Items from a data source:
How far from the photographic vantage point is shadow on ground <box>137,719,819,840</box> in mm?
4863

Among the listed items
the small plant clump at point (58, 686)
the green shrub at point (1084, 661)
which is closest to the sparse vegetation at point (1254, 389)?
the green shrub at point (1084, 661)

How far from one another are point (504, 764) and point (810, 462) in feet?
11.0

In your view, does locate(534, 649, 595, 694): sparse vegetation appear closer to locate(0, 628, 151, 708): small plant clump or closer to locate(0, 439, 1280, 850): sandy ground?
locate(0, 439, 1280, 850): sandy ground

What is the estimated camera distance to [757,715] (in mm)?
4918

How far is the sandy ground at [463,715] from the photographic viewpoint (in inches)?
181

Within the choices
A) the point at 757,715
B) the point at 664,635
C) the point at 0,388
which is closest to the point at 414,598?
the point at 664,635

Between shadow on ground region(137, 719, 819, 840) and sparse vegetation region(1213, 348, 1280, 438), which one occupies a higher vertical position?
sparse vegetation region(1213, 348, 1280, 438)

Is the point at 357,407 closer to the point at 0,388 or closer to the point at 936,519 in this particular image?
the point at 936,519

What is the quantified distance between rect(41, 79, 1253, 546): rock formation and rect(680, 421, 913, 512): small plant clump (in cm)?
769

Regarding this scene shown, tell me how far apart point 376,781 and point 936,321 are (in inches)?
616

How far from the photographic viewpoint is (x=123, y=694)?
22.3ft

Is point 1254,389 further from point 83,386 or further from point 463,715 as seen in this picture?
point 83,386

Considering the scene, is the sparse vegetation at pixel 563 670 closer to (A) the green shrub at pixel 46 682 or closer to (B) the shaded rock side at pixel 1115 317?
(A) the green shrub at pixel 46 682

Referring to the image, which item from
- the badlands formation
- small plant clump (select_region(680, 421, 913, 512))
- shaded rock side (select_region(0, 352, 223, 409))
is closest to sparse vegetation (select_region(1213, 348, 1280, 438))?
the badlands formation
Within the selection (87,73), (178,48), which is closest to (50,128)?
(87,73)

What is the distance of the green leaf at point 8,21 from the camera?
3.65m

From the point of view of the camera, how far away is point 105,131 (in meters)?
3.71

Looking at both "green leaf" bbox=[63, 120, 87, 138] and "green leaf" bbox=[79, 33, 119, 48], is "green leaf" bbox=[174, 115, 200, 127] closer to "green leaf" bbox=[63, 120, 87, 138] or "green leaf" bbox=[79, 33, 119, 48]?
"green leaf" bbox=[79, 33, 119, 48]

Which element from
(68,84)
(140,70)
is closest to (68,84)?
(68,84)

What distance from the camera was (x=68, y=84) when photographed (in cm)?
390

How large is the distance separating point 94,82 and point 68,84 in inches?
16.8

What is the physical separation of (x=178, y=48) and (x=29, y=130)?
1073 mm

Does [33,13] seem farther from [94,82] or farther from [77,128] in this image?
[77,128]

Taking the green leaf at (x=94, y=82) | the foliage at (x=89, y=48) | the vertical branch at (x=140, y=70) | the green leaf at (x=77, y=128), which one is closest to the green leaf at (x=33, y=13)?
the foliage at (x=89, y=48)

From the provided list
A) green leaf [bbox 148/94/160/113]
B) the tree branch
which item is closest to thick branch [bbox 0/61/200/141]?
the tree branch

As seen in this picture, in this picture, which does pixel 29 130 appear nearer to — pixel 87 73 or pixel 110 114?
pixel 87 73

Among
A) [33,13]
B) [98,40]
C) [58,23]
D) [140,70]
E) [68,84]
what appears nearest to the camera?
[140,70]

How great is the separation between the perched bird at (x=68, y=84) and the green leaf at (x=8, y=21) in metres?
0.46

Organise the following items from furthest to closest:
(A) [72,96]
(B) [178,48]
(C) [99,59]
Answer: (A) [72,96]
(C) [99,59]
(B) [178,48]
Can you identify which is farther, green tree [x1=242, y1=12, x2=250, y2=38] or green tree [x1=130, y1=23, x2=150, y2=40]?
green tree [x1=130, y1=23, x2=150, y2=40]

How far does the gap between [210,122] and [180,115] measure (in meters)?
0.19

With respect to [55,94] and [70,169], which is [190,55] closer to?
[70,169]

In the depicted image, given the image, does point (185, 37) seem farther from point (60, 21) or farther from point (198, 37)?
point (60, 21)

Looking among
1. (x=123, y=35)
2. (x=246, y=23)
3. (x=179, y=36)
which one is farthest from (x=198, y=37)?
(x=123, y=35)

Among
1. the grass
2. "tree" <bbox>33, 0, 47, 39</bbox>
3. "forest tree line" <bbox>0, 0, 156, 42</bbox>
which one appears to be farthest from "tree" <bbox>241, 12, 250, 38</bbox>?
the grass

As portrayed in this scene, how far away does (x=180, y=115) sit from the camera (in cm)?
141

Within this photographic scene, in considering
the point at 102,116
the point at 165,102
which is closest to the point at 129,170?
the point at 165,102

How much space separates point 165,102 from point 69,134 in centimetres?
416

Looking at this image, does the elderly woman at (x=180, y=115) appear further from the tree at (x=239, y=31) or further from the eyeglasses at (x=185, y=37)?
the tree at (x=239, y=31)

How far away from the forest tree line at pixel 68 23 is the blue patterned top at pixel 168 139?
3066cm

---

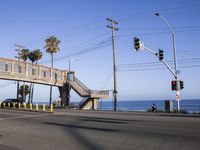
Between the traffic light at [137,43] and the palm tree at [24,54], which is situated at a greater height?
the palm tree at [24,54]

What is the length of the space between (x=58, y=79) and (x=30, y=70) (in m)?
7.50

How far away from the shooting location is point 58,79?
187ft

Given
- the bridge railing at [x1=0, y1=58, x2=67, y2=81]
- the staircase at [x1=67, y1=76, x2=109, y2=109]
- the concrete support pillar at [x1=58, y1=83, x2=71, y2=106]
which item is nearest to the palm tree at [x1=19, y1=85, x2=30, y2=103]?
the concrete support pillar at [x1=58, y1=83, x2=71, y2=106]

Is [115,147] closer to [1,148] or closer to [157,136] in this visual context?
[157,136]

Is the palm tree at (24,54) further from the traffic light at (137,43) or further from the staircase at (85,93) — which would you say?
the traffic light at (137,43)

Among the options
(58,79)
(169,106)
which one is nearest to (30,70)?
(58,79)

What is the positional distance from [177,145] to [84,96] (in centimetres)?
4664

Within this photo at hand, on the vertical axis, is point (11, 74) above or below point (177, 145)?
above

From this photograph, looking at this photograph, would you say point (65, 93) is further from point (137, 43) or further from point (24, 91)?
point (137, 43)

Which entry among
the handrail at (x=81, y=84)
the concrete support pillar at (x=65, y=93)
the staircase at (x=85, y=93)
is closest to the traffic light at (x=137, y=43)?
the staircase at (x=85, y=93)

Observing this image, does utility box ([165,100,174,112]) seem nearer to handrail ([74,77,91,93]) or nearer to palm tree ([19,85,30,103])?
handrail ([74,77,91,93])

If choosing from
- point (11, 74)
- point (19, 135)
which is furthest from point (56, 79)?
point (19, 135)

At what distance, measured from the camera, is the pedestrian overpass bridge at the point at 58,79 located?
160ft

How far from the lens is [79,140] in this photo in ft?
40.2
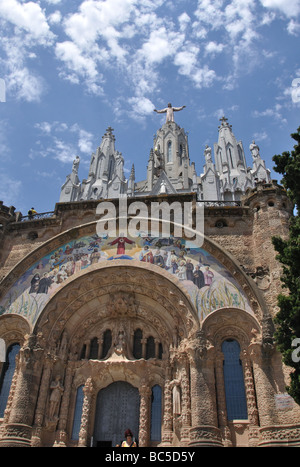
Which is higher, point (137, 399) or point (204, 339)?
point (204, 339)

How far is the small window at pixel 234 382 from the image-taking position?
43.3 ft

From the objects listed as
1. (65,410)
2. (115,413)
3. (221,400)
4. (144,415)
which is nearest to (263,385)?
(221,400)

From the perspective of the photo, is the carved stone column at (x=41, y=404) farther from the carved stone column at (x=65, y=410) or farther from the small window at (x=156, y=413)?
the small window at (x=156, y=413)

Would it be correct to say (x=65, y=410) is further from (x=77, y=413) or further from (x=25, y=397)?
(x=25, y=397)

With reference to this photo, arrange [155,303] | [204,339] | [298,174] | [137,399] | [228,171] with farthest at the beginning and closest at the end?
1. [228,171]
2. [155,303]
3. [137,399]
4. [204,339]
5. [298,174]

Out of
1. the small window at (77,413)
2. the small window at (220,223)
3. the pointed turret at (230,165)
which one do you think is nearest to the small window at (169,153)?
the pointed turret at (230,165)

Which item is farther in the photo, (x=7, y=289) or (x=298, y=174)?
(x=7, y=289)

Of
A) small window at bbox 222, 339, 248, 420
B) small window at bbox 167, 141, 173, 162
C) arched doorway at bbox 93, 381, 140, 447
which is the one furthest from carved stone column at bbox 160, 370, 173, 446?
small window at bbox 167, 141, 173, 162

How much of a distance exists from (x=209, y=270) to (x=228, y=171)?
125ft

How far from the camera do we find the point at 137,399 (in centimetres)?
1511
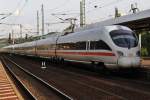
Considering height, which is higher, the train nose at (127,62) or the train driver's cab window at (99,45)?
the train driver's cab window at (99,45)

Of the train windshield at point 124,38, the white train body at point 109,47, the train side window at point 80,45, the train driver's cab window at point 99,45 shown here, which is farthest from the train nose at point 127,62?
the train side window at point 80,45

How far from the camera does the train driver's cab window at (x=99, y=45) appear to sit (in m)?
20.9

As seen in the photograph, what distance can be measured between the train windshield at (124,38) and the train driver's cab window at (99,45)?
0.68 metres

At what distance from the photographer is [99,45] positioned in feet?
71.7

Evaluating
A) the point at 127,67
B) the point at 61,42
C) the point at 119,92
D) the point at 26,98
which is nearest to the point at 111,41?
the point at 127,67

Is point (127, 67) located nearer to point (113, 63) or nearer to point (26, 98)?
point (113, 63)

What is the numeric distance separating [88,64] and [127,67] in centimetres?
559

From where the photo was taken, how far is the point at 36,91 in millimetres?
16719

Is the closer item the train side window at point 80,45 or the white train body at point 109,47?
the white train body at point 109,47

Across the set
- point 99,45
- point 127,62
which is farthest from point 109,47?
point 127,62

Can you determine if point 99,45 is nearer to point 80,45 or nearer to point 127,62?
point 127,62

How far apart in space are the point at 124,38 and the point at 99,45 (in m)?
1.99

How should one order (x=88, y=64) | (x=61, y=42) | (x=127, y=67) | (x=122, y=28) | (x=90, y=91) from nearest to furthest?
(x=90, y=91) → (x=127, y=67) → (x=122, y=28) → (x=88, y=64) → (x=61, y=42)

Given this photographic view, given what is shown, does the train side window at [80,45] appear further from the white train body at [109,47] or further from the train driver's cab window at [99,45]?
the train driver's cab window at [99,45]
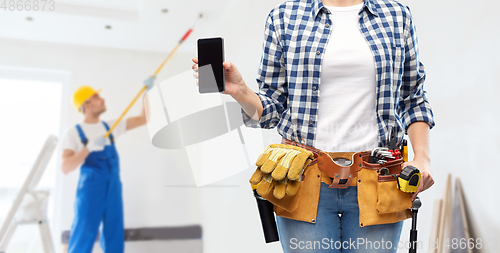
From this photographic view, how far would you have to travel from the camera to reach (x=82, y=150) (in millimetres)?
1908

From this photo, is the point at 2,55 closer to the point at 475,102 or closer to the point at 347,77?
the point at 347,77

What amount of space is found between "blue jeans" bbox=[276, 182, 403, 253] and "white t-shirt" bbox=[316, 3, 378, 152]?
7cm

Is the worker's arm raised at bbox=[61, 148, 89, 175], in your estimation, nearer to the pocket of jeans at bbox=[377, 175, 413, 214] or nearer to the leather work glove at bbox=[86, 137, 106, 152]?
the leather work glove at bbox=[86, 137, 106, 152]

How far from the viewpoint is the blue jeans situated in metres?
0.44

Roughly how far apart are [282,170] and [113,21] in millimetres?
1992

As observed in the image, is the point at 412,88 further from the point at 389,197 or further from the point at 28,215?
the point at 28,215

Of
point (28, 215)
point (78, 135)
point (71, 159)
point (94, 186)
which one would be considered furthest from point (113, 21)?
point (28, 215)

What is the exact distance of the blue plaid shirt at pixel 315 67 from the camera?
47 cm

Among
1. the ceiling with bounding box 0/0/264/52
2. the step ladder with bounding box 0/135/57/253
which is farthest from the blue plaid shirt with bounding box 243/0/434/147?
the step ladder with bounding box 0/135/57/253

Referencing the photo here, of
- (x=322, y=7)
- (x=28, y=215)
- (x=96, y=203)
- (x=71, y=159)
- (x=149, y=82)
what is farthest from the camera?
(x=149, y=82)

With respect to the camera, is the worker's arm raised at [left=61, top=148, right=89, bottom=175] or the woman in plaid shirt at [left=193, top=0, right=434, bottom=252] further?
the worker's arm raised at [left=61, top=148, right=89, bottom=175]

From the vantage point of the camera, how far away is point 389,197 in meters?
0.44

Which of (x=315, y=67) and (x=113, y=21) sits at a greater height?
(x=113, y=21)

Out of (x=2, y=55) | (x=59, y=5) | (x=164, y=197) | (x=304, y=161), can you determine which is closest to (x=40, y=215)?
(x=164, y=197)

==

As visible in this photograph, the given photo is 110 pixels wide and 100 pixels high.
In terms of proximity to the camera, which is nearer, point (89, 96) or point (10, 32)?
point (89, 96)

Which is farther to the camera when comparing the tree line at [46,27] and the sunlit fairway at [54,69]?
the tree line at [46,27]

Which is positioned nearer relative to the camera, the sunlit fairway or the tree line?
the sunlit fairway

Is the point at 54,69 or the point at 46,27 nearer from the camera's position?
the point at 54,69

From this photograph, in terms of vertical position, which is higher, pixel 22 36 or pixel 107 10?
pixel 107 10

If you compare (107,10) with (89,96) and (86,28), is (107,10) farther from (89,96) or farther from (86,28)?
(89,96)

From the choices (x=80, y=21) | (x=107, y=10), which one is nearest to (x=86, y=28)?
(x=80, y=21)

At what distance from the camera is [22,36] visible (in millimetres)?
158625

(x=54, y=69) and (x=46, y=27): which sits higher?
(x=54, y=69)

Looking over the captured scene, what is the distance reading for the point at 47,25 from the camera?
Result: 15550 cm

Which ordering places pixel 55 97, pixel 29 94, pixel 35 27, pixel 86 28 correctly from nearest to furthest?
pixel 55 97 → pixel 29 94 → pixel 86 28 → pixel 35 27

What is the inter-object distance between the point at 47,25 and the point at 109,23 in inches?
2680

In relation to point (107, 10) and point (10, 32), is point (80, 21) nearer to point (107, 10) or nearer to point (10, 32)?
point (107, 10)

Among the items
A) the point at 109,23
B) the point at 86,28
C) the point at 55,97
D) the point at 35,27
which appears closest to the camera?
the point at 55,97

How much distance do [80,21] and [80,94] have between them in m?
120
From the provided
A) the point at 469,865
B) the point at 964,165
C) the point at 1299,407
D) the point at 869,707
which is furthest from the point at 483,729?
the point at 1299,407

## DO THIS
Render the records between the lines holding "Can you determine if" and "(x=90, y=91) →", inclusive, as a JSON list of strings with one string per line and blank lines left out.

## RESPONSE TO THIS EXERCISE
[
  "Can you determine if point 99,45 is nearer to point 80,45 or nearer to point 127,62?",
  "point 127,62",
  "How far apart in space are the point at 124,38 and the point at 99,45 (in m)?",
  "1.99",
  "How should one order (x=88, y=64) | (x=61, y=42) | (x=127, y=67) | (x=122, y=28) | (x=90, y=91) from nearest to furthest?",
  "(x=90, y=91) → (x=127, y=67) → (x=122, y=28) → (x=88, y=64) → (x=61, y=42)"
]